### Task to carry out
Copy the listing word for word, starting at the line that contains "Of [44,20] and" and going to the end of the listing. Include both the first and last lines, and leave out the pictures.

(Spatial relation data)
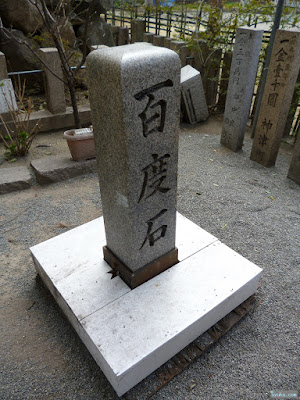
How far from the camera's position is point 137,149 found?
197 centimetres

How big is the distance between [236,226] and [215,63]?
396 cm

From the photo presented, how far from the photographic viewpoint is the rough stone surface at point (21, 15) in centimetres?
655

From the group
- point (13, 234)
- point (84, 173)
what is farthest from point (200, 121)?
point (13, 234)

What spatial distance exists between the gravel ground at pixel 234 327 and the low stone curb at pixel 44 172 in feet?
0.35

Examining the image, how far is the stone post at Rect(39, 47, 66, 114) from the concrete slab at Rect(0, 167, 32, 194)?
170 centimetres

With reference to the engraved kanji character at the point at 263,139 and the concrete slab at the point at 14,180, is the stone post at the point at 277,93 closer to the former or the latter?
the engraved kanji character at the point at 263,139

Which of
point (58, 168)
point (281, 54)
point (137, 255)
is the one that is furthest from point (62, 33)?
point (137, 255)

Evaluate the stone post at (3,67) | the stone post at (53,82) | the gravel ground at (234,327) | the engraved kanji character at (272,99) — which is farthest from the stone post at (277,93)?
the stone post at (3,67)

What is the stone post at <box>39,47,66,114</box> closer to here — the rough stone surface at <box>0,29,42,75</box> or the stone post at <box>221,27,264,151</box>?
the rough stone surface at <box>0,29,42,75</box>

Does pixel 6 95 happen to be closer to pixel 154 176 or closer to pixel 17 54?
pixel 17 54

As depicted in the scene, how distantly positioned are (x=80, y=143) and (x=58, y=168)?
46 centimetres

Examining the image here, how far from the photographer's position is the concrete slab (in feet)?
13.3

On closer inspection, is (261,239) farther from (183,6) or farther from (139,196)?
(183,6)

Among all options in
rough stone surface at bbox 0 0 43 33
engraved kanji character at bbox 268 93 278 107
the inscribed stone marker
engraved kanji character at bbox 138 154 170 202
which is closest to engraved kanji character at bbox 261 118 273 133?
engraved kanji character at bbox 268 93 278 107
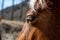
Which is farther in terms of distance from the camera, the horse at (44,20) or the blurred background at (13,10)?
the blurred background at (13,10)

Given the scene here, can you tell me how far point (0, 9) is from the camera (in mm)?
1249

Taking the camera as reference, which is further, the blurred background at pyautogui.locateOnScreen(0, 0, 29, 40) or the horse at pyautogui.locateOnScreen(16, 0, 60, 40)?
the blurred background at pyautogui.locateOnScreen(0, 0, 29, 40)

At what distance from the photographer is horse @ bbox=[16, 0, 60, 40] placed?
34 centimetres

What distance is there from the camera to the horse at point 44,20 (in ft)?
1.11

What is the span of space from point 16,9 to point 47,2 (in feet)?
3.27

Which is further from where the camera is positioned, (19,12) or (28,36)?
(19,12)

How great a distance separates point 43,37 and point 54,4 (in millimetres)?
71

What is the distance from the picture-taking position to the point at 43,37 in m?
0.35

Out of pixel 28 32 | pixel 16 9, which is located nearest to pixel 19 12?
pixel 16 9

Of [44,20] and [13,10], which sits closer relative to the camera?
[44,20]

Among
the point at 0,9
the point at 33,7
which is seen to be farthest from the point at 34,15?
the point at 0,9

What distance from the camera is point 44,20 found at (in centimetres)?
35

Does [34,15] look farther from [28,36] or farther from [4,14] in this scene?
[4,14]

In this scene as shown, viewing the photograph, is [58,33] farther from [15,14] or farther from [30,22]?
[15,14]
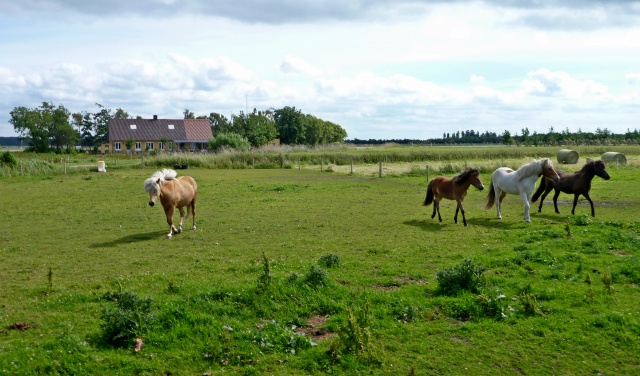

### Task output
Of [44,20] and [13,10], which sits closer relative to the camera?
[44,20]

Among
the point at 0,9
the point at 33,7
which is seen to be farthest from the point at 34,15?
the point at 0,9

What distance from the camera is point 44,20 found at (in centimetres)?
35

Does [34,15] look farther from [28,36] or farther from [4,14] in this scene?
[4,14]

In this scene as shown, viewing the photograph, is [58,33] farther from [15,14] or farther from [30,22]?
[15,14]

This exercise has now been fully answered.